Doug Ramsey on Jazz and other matters...

Piano Trios, Part 1

As usual, there are piles of incoming compact discs in my office and the music room. Among those that I will want to hear more than once are several by the piano-bass-drums combination that for at least sixty-five years has been at the core of jazz. The piano trio, of course, functions as the rhythm section for big bands and combos. On its own, depending on the players and how they relate to one another, it is capable of nearly limitless flexibility, breadth, depth and variety. In this posting last month, I reflected on the importance of a piano trio that changed the state of the art. Here’s a short list of recommended trio CDs from among the stacks of fairly recent arrivals.
Kenny Barron Trio, The Perfect Set, Live At Bradley’s II (Sunnyside). Barron, piano; Ray Drummond, bass; Ben Riley, drums.
Three years ago in my Jazz Times review of this album’s predecessor, I wrote,

Barron takes “Solar” at a fast clip that does nothing to suppress his development of original melodic ideas or inventiveness in voicings. There’s not a cliché to be heard.

========

What is asked =>
**a)** Condense the paragraph of the piano trios post that begins "As usual, there are piles" into three or four sentences, keeping its main facts.
**b)** In the piano trios post, who plays drums on The Perfect Set, Live At Bradley's II?
**c)** Write the next paragraph of the piano trios post, picking up after its final sentence, "There's not a cliché to be heard."
The data after this point comes from a separate source.

Dataset content =>
========

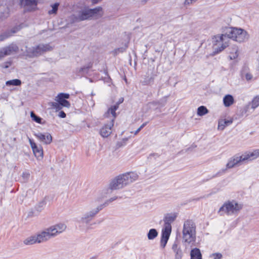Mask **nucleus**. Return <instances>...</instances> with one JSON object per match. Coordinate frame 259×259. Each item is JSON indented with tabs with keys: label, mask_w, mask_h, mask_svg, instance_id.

========

Answers by task =>
**a)** New CDs are piling up, and several worth hearing more than once are piano-bass-drums trios. This format has been at the core of jazz for at least sixty-five years and serves as the rhythm section for big bands and combos. On its own, depending on the players and how they relate, it can offer nearly limitless flexibility, breadth, depth and variety. After last month's posting on a trio that changed the state of the art, a short list of recommended recent trio CDs follows.

**b)** Ben Riley.

**c)**
Nor is there in volume two, unless sprinkles of Thelonious Monk seconds and whole-tone runs are to be considered clichés. Barron’s one solo track is a joyous ride on Monk’s “Shuffle Boil.” For the rest of the hour, the trio shines. Barron’s ballad tribute to Monk, “The Only One,” is a highlight, but not the highlight. The entire CD is a highlight by one of the best trios of this or any other period of jazz.
Don Friedman VIP Trio, Timeless (441). Friedman, piano; John Patitucci, bass; Omar Hakim, drums.
Since the very early 1960s, Friedman has been demonstrating that his thorough understanding of Bill Evans liberates him to be himself within the song form. For a pianist to be himself playing so indelibly personal an Evans piece as “Turn Out the Stars” is a monumental expression of individuality. At seventy,Friedman continues his growth, sounding more youthful and inventive than ever. Patitucci may be Friedman’s ideal bassist.
Jason Moran, Same Mother (Blue Note). Moran, piano; Tarus Mateen, bass; Nasheet Waits, drums; Marvin Sewell, guitar.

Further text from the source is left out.